🤖 AI Summary
This work addresses the suboptimal querying behavior of meta-Bayesian optimization when test tasks exhibit low similarity to meta-training tasks, leading to a mismatch between training and testing conditions. To mitigate this issue, the authors propose a unified adaptive framework that dynamically integrates meta-learning with a lookahead strategy: it leverages meta-learned priors when they are informative, and automatically falls back to the lookahead mechanism otherwise. Implemented within a single architecture, this approach enables automatic policy selection, substantially enhancing the robustness and sample efficiency of Bayesian optimization in environments with uncertain task structures.
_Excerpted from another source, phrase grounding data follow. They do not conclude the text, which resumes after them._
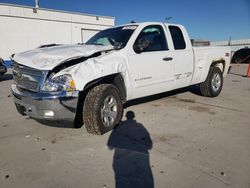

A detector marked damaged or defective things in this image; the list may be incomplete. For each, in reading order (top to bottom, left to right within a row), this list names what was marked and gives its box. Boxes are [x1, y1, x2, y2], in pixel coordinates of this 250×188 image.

crumpled hood [11, 44, 113, 70]
broken headlight [41, 73, 75, 92]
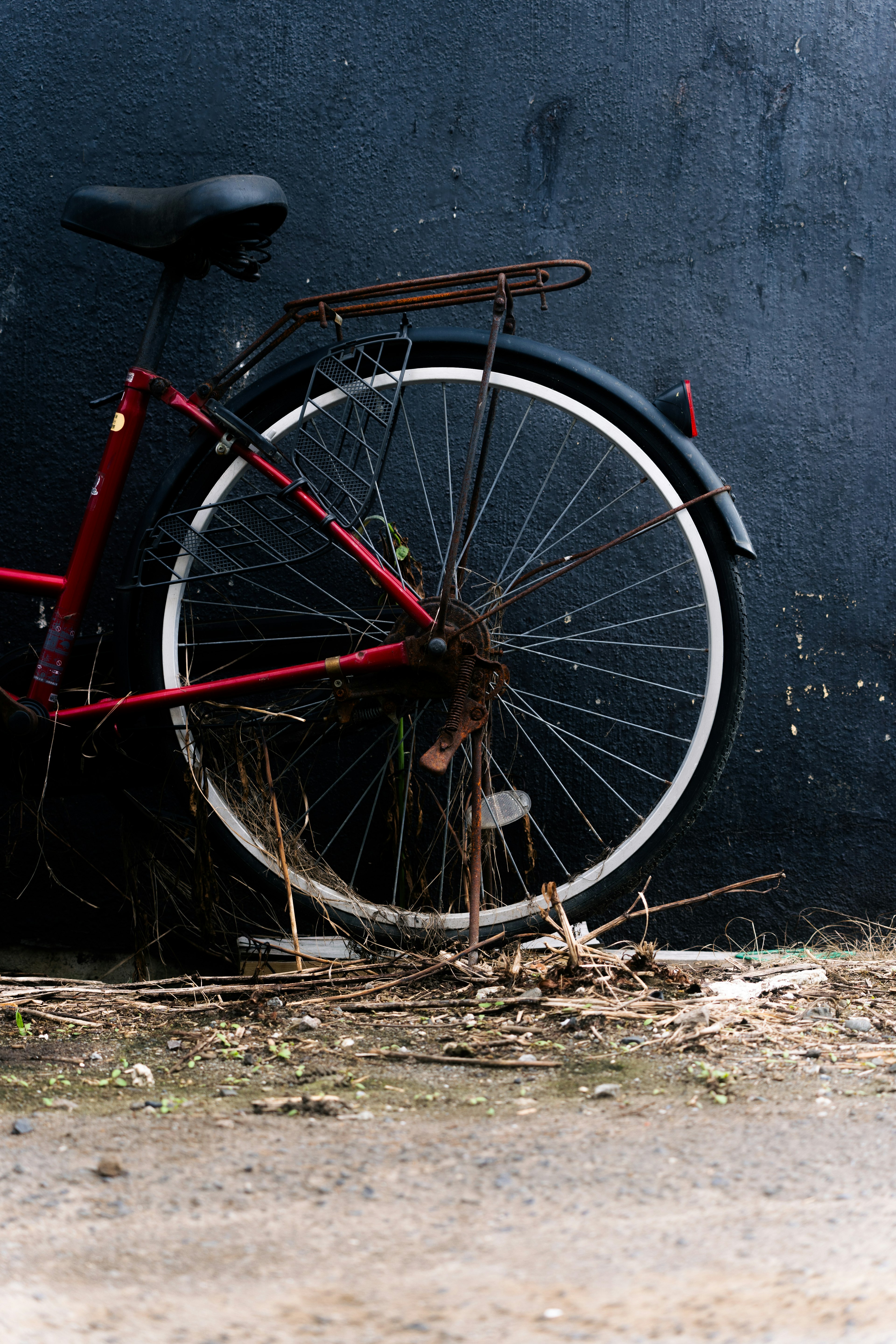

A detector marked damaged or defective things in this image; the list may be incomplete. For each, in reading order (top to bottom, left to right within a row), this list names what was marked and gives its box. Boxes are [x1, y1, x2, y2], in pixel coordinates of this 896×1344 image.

rusty kickstand [260, 731, 304, 973]
rusty metal rod [260, 742, 304, 973]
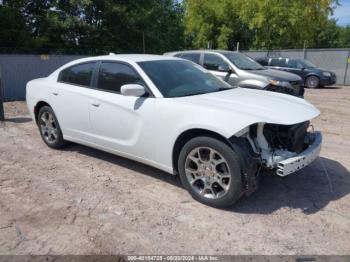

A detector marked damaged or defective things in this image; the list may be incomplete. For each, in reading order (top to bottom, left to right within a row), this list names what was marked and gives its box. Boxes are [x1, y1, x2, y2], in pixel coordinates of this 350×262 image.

damaged front end [252, 122, 322, 176]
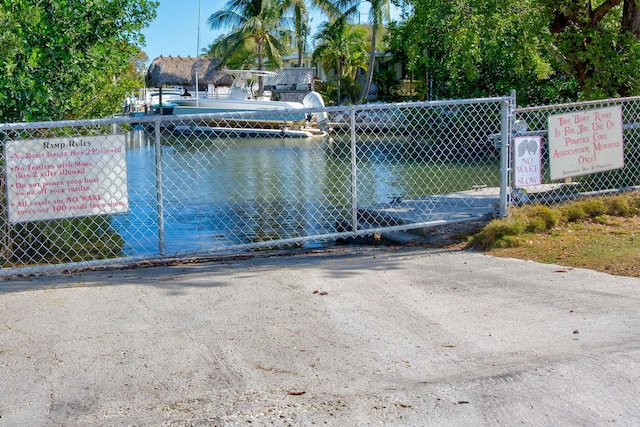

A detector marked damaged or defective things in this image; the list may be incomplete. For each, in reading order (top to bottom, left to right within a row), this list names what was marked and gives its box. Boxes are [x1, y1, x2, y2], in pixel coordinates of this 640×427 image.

cracked asphalt [1, 249, 640, 426]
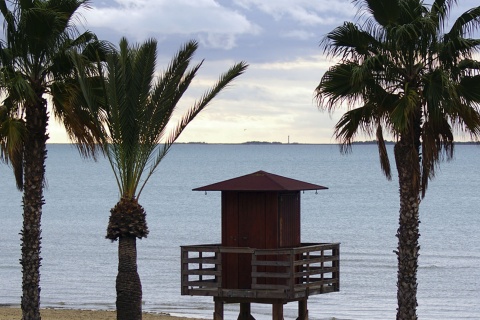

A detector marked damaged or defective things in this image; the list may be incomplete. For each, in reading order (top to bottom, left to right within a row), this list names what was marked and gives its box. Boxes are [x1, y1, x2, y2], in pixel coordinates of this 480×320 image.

Experimental results demonstrate that the proposed framework consistently matches or outperforms existing methods across diverse function optimization benchmarks, particularly excelling when test tasks deviate significantly from the meta-training distribution.
📝 Abstract
Bayesian optimization (BO) has for sequential optimization of expensive black-box functions demonstrated practicality and effectiveness in many real-world settings. Meta-Bayesian optimization (meta-BO) focuses on improving the sample efficiency of BO by making use of information from related tasks. Although meta-BO is sample-efficient when task structure transfers, poor alignment between meta-training and test tasks can cause suboptimal queries to be suggested during online optimization. To this end, we propose a simple meta-BO algorithm that utilizes related-task information when determined useful, falling back to lookahead otherwise, within a unified framework. We demonstrate competitiveness of our method with existing approaches on function optimization tasks, while retaining strong performance in low task-relatedness regimes where test tasks share limited structure with the meta-training set.